Later, Keynes had a written correspondence with James Meade centred on the issue of import restrictions. Keynes and Meade discussed the best choice between quota and tariff. In March 1944 Keynes began a discussion with Marcus Fleming after the latter had written an article entitled Quotas versus depreciation. On this occasion, we see that he has definitely taken a protectionist stance after the Great Depression. He considered that quotas could be more effective than currency depreciation in dealing with external imbalances. Thus, for Keynes, currency depreciation was no longer sufficient and protectionist measures became necessary to avoid trade deficits. To avoid the return of crises due to a self-regulating economic system, it seemed essential to him to regulate trade and stop free trade (deregulation of foreign trade).[74]

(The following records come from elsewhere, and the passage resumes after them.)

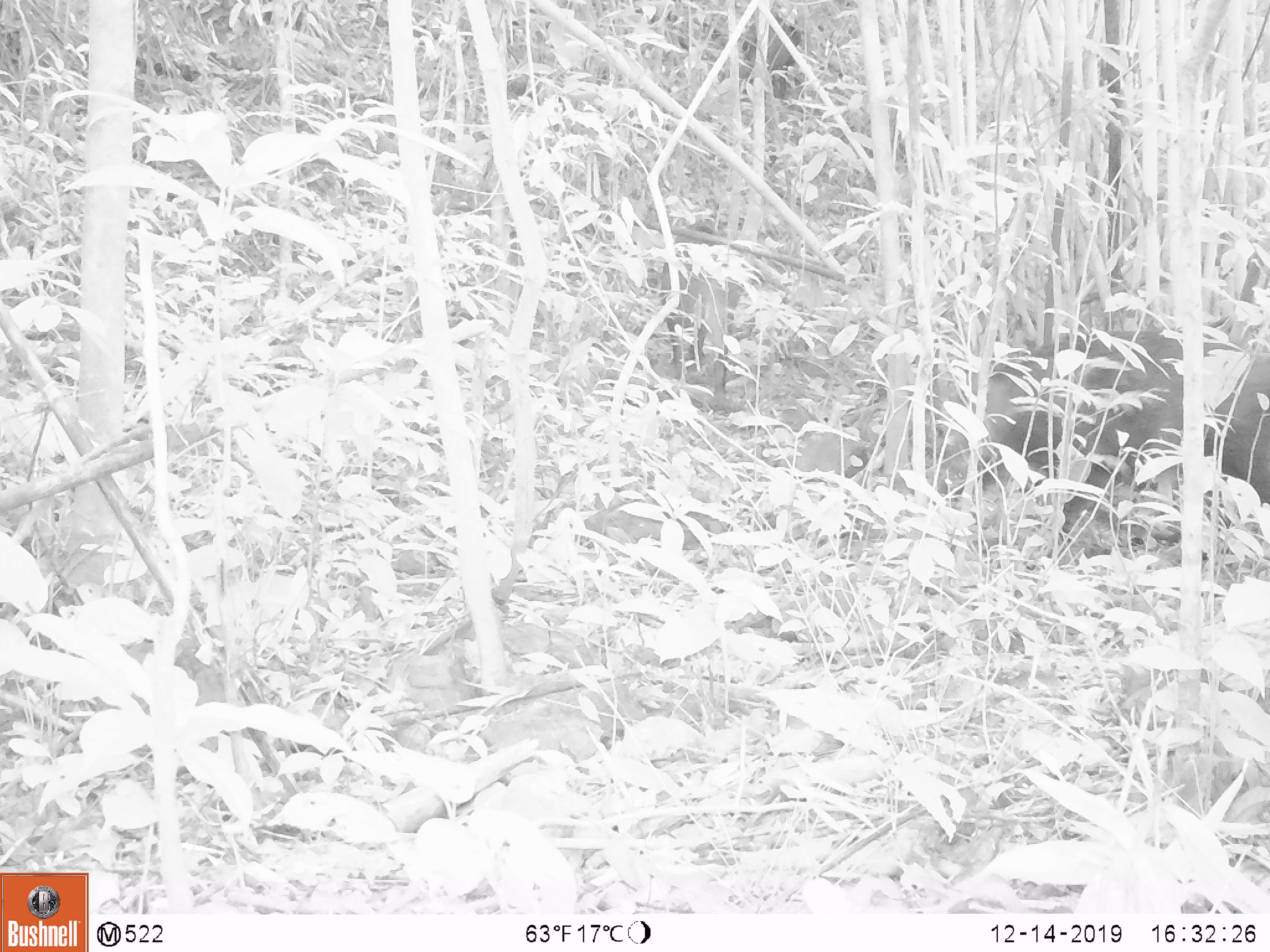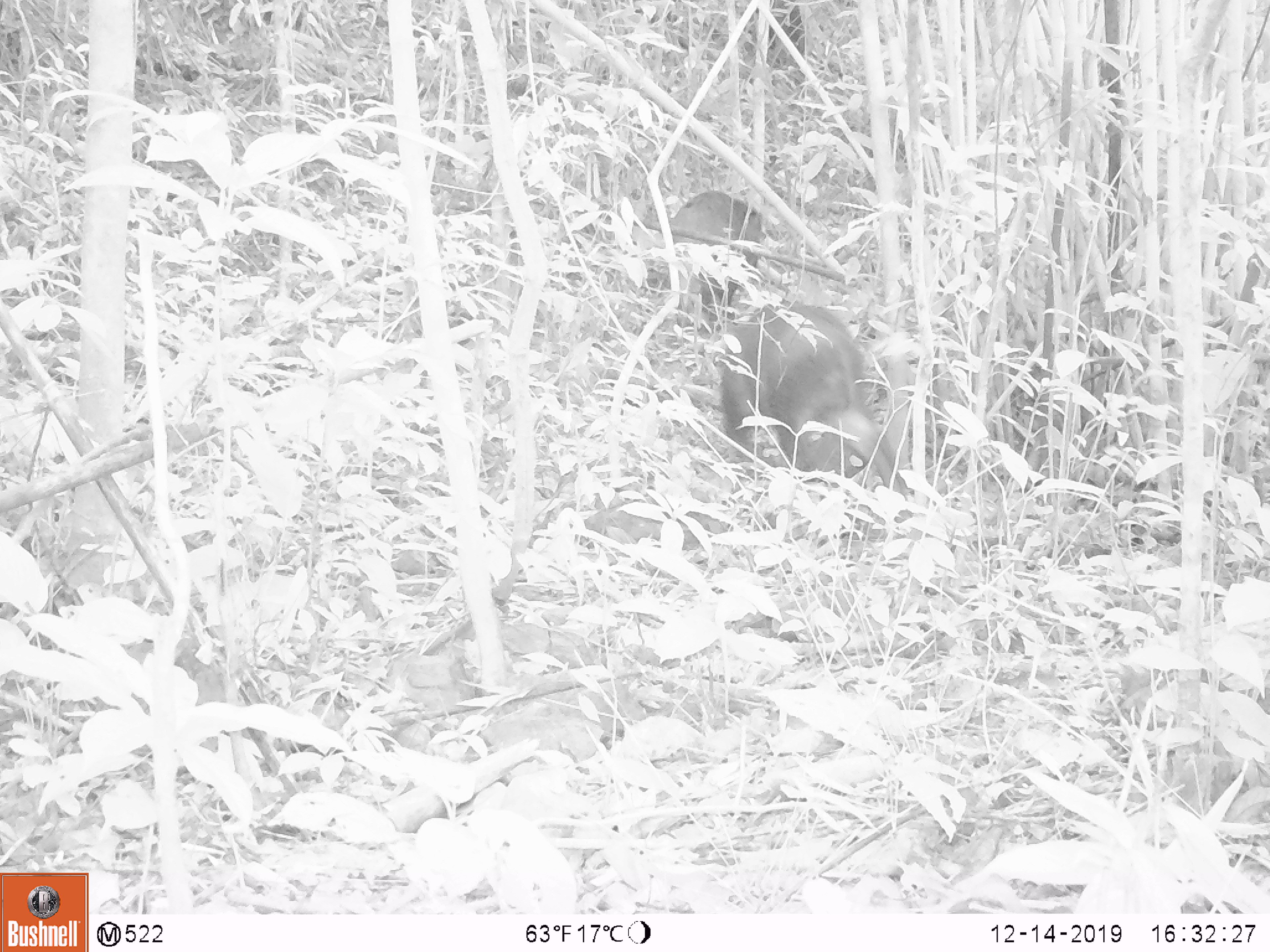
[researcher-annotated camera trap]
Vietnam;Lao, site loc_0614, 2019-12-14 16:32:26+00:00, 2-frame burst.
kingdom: Animalia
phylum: Chordata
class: Mammalia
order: Artiodactyla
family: Suidae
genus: Sus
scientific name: Sus scrofa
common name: eurasian wild pig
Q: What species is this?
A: Eurasian wild pig (Sus scrofa).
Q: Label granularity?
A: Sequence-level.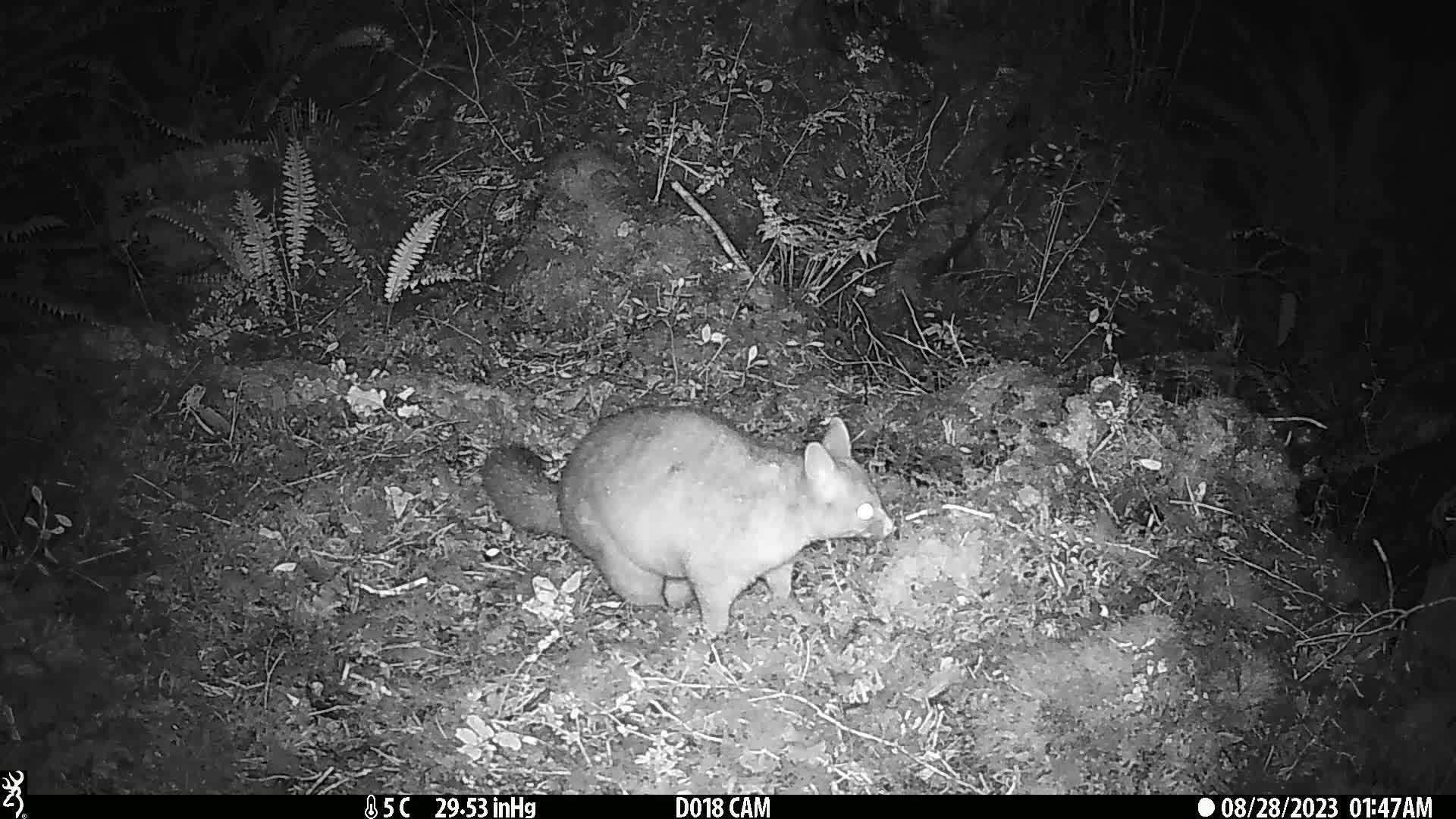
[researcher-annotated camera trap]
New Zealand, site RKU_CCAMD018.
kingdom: Animalia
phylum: Chordata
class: Mammalia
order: Diprotodontia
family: Phalangeridae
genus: Trichosurus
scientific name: Trichosurus vulpecula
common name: common brushtail possum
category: possum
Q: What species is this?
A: Possum (common brushtail possum) (Trichosurus vulpecula).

He points out that countries that import more than they export weaken their economies. When the trade deficit increases, unemployment rises and GDP slows down. And surplus countries exert a "negative externality" on their trading partners. They get richer at the expense of others and destroy the output of their trading partners. John Maynard Keynes believed that the products of surplus countries should be taxed to avoid trade imbalances.[77] Thus he no longer believes in the theory of comparative advantage (on which free trade is based) which states that the trade deficit does not matter, since trade is mutually beneficial. This also explains his desire to replace the liberalisation of international trade (Free Trade) with a regulatory system aimed at eliminating trade imbalances in his proposals for the Bretton Woods Agreement.

There is near unanimous consensus among economists that tariffs have a negative effect on economic welfare.[1]